Which lines in the records below contain the string "farther"? Show each such line in full, treating uppercase and lowercase letters as different.

Entries shown:
+ + +

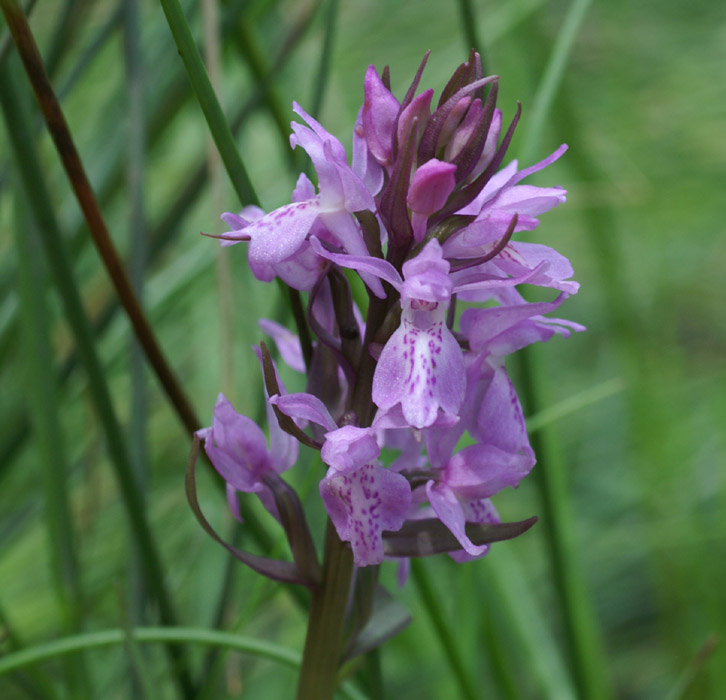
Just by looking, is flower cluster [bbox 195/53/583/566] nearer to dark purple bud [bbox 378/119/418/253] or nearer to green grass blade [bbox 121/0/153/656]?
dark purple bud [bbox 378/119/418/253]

+ + +

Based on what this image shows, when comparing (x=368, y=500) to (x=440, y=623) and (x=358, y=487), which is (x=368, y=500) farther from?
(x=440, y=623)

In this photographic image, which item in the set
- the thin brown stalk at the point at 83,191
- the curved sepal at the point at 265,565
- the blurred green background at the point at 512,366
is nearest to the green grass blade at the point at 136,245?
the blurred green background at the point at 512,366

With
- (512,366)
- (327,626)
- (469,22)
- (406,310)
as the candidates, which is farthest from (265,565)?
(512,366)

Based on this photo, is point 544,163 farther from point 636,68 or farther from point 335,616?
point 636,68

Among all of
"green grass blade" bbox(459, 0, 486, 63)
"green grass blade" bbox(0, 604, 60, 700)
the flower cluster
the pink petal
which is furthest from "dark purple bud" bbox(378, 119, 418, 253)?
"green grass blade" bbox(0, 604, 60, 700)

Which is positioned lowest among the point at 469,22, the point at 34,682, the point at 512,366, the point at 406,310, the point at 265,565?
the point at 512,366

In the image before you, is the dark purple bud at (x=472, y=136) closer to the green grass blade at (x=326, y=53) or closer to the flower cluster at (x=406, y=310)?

+ + +

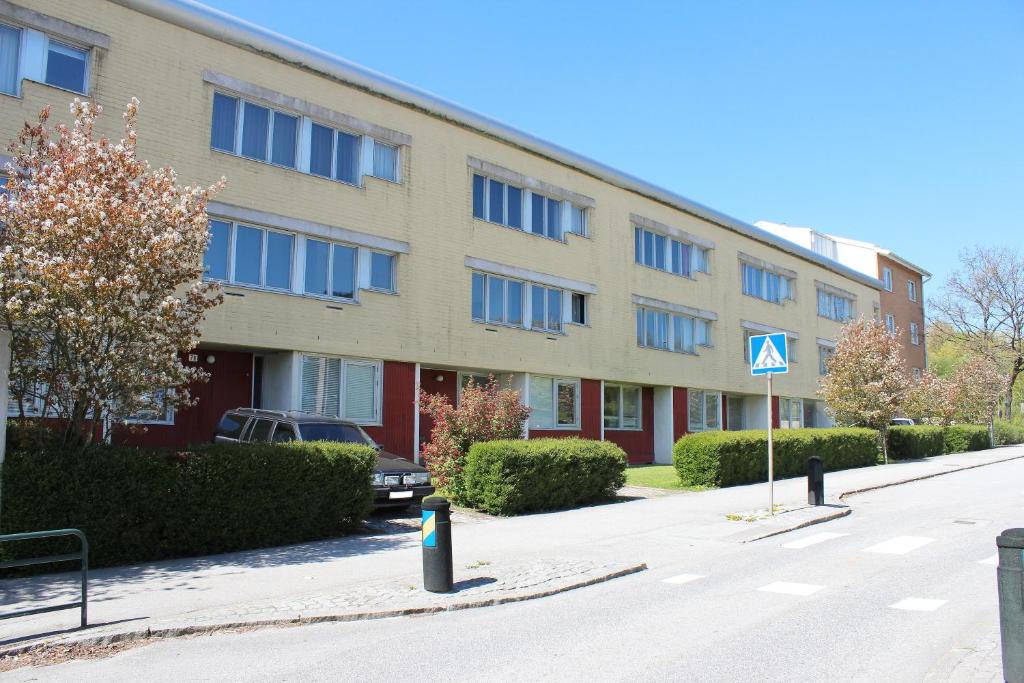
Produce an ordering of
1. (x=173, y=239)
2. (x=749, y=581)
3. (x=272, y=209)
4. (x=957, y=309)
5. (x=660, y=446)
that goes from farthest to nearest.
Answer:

+ + +

Task solution:
Based on what this image shows, when comparing (x=368, y=500) to (x=440, y=623) and (x=358, y=487), which is (x=368, y=500) farther from?
Based on this photo, is point 544,163 farther from point 636,68 or farther from point 335,616?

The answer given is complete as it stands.